1. Information about the Paper

Citation:

Cao, Hong, Minh Nhut Nguyen, Clifton Phua, Shonali Krishnaswamy, and Xiaoli Li. “An integrated framework for human activity classification.” In UbiComp, pp. 331-340. 2012.

Abstract

This paper presents an integrated framework to enable using standard non-sequential machine learning tools for accurate multi-modal activity recognition. We develop a novel framework that contains simple pre- and postclassification strategies to improve the overall performance. We achieve this through class-imbalance correction on the learning data using structure preserving oversampling (SPO), leveraging the sequential nature of sensory data using smoothing of the predicted label sequence and classifier fusion, respectively. Through evaluation on recent publicly available activity datasets comprising of a large amount of multi-dimensional sensory data, we demonstrate that our proposed strategies are effective in improving classification performance over common techniques such as One Nearest Neighbor (1NN) and Support Vector Machines (SVM). Our framework also shows better performance over sequential probabilistic models, such as Conditional Random Field (CRF) and Hidden Markov Model (HMM) and when these models are used as meta-learners.

 

paper-review-2

 

2. My Review of the Paper

Summary:

The paper proposed a better framework than previous learning algorithm such as: Naive Bayes, Decision Trees, Hidden Markov Model (HMM), Conditional Random Field (CRF), Nearest Neighbor (NN), Support Vector Machine (SVM).

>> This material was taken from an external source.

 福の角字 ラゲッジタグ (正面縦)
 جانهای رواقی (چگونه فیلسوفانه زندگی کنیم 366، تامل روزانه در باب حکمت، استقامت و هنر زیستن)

This paper proposed an integrated framework for the following goals:

  1. To minimize the imbalance of data source. It could be in the form of missing values or too much variation because of different type of sensors used and variation from different subject of the experiment.
  2. To smoothen and remove noises and hence refine the classification result. It also added fusion algorithm to refine the result furthermore.

The proposed research problem in this paper are:

  1. Sequential classifier such as Hidden Markov Model (HMM), Conditional Random Field (CRF) are common algorithms used for learning from sequences.
  2. Meanwhile, non-sequential-classifier such as Nearest Neighbor (NN), Support Vector Machine (SVM) have good competitiveness and scalability on large dimensional and continues valued activity sensory data.
  3. Therefore, the authors proposed a new classification framework using NN and SVM combined with SPO and other classification tools, to maximize classification accuracy.

The proposed framework did outperform previous work in term of classification accuracy.

Comments

Pro:

  1. Offers significant classification accuracy improvement in the form integrated framework.
  2. It is interesting to see that the author of this paper has previously published a paper on SPO: Structure Preserving Oversampling for Imbalanced Time Series Classification, IEEE, 2011. Two of the following works is also by the same first author of this paper. It means that the author has continuing interest and expertise in this field.
  3. This paper is published in 2012, and has been cited by 8 following work by 2014. It means there has been 8 works built on this paper, one of them is a dissertation. It also means that this paper is found useful by the machine learning research community.

Cons:

  1. In case of different manufactured sensors, are not there a solution to calibrate these hardware tools?
  2. It might be a little bit difficult to be understood by some readers because there are many mathematic notations.
  3. Limitation of this research, and any interpolation method, it is not expected to work well, if the missing sensor data is 30% or more.

 Related:

Cheng, Heng-Tze, et al. “Towards zero-shot learning for human activity recognition using semantic attribute sequence model.” Proceedings of the 2013 ACM international joint conference on Pervasive and ubiquitous computing. ACM, 2013.

I think this one is the most interesting following work. It proposed to develop new learning algorithm to analyze new activities unseen before. In other word, it tried to categorize new activity without having data for this new activity before.